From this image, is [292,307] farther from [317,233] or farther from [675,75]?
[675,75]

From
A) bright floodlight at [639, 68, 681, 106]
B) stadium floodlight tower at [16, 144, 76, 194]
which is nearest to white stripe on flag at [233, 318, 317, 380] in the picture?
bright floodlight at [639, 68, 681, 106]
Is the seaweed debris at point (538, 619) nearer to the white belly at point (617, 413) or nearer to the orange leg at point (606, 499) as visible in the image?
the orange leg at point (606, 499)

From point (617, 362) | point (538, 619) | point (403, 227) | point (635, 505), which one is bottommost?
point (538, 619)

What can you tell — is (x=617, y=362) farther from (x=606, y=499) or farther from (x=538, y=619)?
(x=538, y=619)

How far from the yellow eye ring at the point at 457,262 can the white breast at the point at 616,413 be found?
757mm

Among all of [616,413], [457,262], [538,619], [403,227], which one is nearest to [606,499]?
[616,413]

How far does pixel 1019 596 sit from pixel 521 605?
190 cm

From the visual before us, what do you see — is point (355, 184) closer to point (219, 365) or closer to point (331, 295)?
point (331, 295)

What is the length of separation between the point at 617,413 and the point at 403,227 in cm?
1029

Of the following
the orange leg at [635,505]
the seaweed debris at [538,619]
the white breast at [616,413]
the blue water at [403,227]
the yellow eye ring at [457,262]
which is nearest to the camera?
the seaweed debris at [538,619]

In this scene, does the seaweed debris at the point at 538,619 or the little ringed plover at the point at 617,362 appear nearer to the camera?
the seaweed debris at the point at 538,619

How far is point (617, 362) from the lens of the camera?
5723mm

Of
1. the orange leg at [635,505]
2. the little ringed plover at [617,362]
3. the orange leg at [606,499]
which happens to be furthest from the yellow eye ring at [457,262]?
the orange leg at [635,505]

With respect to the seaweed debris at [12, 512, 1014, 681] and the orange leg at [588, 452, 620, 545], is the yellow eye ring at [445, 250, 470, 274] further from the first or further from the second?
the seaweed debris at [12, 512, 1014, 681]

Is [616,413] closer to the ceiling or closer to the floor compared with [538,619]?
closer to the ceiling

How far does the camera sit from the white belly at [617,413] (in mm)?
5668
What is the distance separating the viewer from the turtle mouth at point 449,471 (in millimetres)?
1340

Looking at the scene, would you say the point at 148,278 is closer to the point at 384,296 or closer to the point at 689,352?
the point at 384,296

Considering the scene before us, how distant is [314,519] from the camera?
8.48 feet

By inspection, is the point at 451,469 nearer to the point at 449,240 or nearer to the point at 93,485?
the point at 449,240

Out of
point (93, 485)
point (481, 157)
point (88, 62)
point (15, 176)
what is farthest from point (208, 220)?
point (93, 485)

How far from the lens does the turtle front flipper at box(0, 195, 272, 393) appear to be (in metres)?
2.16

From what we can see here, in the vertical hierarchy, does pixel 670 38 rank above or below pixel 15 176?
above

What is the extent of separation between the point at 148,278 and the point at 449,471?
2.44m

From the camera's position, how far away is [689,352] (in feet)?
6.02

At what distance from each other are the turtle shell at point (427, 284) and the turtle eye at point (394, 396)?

Given task
Each line from the one containing "With respect to" to the end of the records should be echoed exactly, and no other line.

Written solution
With respect to the seaweed debris at [12, 512, 1014, 681] and the orange leg at [588, 452, 620, 545], is the yellow eye ring at [445, 250, 470, 274] further from the first or further from the second?
the seaweed debris at [12, 512, 1014, 681]

Is [616,413] closer to the ceiling or closer to the floor compared with [538,619]?
closer to the ceiling

How far does the camera sit from the white belly at [617,413] (in mm)?
5668
What is the distance separating the viewer from the turtle mouth at point 449,471 (in millimetres)?
1340

Looking at the scene, would you say the point at 148,278 is closer to the point at 384,296 or closer to the point at 689,352?
the point at 384,296

Considering the scene before us, how distant is [314,519] from the camera?
8.48 feet

By inspection, is the point at 451,469 nearer to the point at 449,240 or nearer to the point at 93,485?
the point at 449,240

Out of
point (93, 485)
point (481, 157)
point (88, 62)
point (15, 176)
what is farthest from point (208, 220)?
point (93, 485)

How far from the lens does the turtle front flipper at box(0, 195, 272, 393) appear to be (in metres)?
2.16

From what we can see here, in the vertical hierarchy, does pixel 670 38 rank above or below pixel 15 176?
above

What is the extent of separation between the point at 148,278 and the point at 449,471?
2.44m

From the camera's position, how far away is [689,352] (in feet)?
6.02

At what distance from each other are the turtle shell at point (427, 284) and the turtle eye at point (394, 396)?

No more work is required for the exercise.